Thank you. That actually means a lot. Thanks a lot for reading it. My ego grows.


----------



## peachy (Feb 9, 2008)

wonderful read. i too came upon the tao te ching a couple years ago and it forever changed me. i rearranged my opinion of dp in the same way you did and then found it difficult to maintain this wonderful state of mind. as easy as it was in nature, under trees and looking up at the sky, it didn't work quite the same with the "real world" of people surrounding me. i think i eventually got frustrated and just wanted to feel normal but for a while this was all i had and it was wonderful. thanks for sharing.


----------



## Guest (Jul 22, 2010)

peachy said:


> wonderful read. i too came upon the tao te ching a couple years ago and it forever changed me. i rearranged my opinion of dp in the same way you did and then found it difficult to maintain this wonderful state of mind. as easy as it was in nature, under trees and looking up at the sky, it didn't work quite the same with the "real world" of people surrounding me. i think i eventually got frustrated and just wanted to feel normal but for a while this was all i had and it was wonderful. thanks for sharing.
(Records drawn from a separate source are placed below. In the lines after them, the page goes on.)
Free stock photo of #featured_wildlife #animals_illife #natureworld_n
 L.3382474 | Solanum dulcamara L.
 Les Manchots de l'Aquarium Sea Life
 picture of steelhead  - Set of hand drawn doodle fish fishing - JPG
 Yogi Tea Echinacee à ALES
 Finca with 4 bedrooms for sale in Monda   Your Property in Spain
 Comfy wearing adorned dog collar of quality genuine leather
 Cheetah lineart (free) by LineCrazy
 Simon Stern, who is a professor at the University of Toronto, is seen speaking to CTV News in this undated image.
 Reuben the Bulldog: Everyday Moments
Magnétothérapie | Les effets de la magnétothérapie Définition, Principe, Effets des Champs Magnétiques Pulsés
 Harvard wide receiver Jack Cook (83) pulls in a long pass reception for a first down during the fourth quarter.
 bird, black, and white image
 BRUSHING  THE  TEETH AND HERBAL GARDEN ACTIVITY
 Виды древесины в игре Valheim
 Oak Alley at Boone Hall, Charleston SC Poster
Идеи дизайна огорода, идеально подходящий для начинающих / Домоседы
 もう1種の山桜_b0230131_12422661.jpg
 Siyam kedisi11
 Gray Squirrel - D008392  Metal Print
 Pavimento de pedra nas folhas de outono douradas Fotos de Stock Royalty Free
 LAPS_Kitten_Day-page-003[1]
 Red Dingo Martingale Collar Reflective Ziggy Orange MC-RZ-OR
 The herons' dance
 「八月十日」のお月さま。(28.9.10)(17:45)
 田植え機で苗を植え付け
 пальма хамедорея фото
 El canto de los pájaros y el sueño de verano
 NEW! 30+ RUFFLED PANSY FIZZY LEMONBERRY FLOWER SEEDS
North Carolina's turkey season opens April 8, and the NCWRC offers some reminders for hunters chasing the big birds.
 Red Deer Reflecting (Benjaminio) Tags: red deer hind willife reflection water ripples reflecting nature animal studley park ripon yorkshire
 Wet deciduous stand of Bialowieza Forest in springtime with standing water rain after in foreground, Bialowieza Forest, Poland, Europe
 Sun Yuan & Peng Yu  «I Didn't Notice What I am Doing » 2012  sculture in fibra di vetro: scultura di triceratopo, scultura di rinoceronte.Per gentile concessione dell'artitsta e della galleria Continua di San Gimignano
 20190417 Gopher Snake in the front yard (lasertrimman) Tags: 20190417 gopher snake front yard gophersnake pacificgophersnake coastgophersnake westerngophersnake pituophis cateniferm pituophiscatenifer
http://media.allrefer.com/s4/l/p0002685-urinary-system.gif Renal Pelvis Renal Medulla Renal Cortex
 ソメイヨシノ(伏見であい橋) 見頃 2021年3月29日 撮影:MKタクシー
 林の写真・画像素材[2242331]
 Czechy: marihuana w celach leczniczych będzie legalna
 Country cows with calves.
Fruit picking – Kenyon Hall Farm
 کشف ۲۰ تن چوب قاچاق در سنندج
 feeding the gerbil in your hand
I'm still making quests into the the trees and up to the sky and down to the thriving dirt hoping to bring smiles back to everyone. I'm still swirling in uncertainty and addiction. But, stay out there, there is love for you in the trees . Allow yourself to walk out with pockets full of sunshine and bring this back and say "hey, this is the real world." This is the cake that all other things are icing on. I am here. We are here. Let's make a fucking cake.

Sorry, 
a little out of it,

Gage (a friend of you, a friend of all that is not obtrusive.)


----------



## peachy (Feb 9, 2008)

well, as i always say, 
i'm acknowledged on the ground with my stomach to the stars. 
thank you. you've given me an interesting start and a bit of sunshine to my morning.


----------



## match_stick_1 (Jun 9, 2010)

you should write a book on philosophy. id read it








thats definately true about how great it is to drink in nature and al that. i find one of the most calming and relaxing things i can do is lay outside and stare up at the sky and the trees and feel completely blank but kindof like im part of the ground that im lying on... its nice.
anyway that was a beautiful read and hopefully some of your optimism has rubbed off on me .


----------



## Guest (Jul 22, 2010)

match_stick_1 said:


> you should write a book on philosophy. id read it
> 
> 
> 
> ...


Thank you!







If I were disciplined enough I just my give it a try! Lol.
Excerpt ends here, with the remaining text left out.